## Things to do
1 - Translate this sentence from the passage on video upscaling into Spanish: "In MPV, debanding is enabled by default."
2 - From the passage on video upscaling, extract the text starting at "Google claims that" and ending at "4K video upscaling.".
3 - Answer these questions using the passage on video upscaling:
(a) According to Google's January 2017 announcement, how many images a week was it serving using RAISR?
(b) How much faster than NNEDI3 are RAVU shaders?
(c) How many bits per sample does Rec. 2020 define?

## Extract to read
○ ○ ○

Google claims that RAISR produces results 10x to 100x faster than comparable methods. Google announced in January 2017 that it was serving over 1 billion images a week using RAISR. In Google’s case, they are deliberately down-sampling images prior to transfer, then reconstructing a higher resolution image on the client. Google hasn’t announced RAISR‘s application to real-time 4K video upscaling.

Google’s RAISR algorithm reduces bandwidth for photos by 75%. Credit: Google

 

RAVU

However, the MPV project has created RAVU prescalers, which are based on RAISR and available here. RAVU adopts the core idea of RAISR for upscaling, But it doesn’t currently include RAISR‘s post-processing, including blending or sharpening. RAVU is a convolution kernel-based upscaling algorithm that is trained from large amount of pictures with a linear regression model. RAVU is similar to EWA scalers but it is more adaptive to local gradient features. RAVU doesn’t produce as sharp an upscaled image as NNEDI3 and Super-XBR. But, RAVU shaders are 5x faster than NNEDI3.12 And, it produces fewer artifacts like aliasing. Currently, RAVU is tuned for cartoons and anime rather than live action photos. Using RAVU, you can upscale both luma and chroma planes or, if performance is an issue, just the luma plane.1314 15 RAVU user shaders are available for Vulkan here.

For prototyping purposes, I describe here how to configure MPV for 4K upscaling on a Retina 5K iMac. This example uses OpenGL, not Vulkan because Vulkan is not directly supported on the Mac platform. This configuration will automatically load the appropriate prescaler and image scaling settings based on the resolution of the source video. For example, 1080 resolution video will be image doubled using RAVU. 720 resolution video will be tripled by RAVU (720 -> 2160). Finally, NTSC 480 resolution video will sextupled by RAVU (480 -> 2880); then downscaled (2880 -> 2160).1617

Other Artifact Removal

Reducing Banding Artifacts

If you are going to optimize a video for 4K resolution, it also makes sense to take advantage of Rec. 2020’s expanded color range and deband color gradiants. For example, even on Blu-Ray video, you may have seen color bands in the the sky or dark scenes. These are due to a more limited color space. Rec. 709 defines 8 bits or 10 bits per sample in each color channel whereas Rec. 2020 is 12 bits. So, it is now possible to smooth the differences in color when rendering videos on UHD TVs. In MPV, debanding is enabled by default. Optionally, it can be complemented by adding grain to combat the artificial flat look caused by upscaling.

Reducing Ringing Artifacts

Oversharpening an image can cause a ringing effect around edges. Some methods have a ‘repair’ function that minimizes this ringing. In MPV, you can also configure the precise amount of anti-ringing that you want. However, with less ringing, there will also be less detail in the frame.

○ ○ ○

## Data section
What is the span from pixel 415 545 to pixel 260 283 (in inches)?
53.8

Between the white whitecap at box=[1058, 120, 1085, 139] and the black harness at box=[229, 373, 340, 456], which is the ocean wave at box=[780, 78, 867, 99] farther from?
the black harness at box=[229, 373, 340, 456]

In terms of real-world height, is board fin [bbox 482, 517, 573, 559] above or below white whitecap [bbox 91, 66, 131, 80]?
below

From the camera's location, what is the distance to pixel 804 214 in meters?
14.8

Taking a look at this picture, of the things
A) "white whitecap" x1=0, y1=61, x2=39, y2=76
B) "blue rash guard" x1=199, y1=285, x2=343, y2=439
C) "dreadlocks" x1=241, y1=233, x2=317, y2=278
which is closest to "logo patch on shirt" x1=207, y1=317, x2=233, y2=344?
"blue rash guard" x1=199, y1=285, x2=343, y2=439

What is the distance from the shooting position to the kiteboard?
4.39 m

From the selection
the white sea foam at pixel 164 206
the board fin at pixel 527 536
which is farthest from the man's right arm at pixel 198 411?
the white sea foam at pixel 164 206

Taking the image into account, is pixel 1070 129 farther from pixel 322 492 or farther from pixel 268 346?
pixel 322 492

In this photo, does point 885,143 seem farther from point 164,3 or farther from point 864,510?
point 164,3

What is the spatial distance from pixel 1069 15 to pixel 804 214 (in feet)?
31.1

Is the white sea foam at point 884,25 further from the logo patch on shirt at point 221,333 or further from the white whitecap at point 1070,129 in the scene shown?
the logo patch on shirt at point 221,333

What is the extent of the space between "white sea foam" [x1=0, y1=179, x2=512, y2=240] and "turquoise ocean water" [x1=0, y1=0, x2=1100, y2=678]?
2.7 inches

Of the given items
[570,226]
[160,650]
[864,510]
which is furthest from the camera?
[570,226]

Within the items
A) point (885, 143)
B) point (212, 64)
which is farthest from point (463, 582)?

○ ○ ○

## Results of the exercise
1 - En MPV, la eliminación de bandas está habilitada de forma predeterminada.

2 -
Google claims that RAISR produces results 10x to 100x faster than comparable methods. Google announced in January 2017 that it was serving over 1 billion images a week using RAISR. In Google’s case, they are deliberately down-sampling images prior to transfer, then reconstructing a higher resolution image on the client. Google hasn’t announced RAISR‘s application to real-time 4K video upscaling.

3 -
(a) Over 1 billion images a week.
(b) 5x faster.
(c) 12 bits.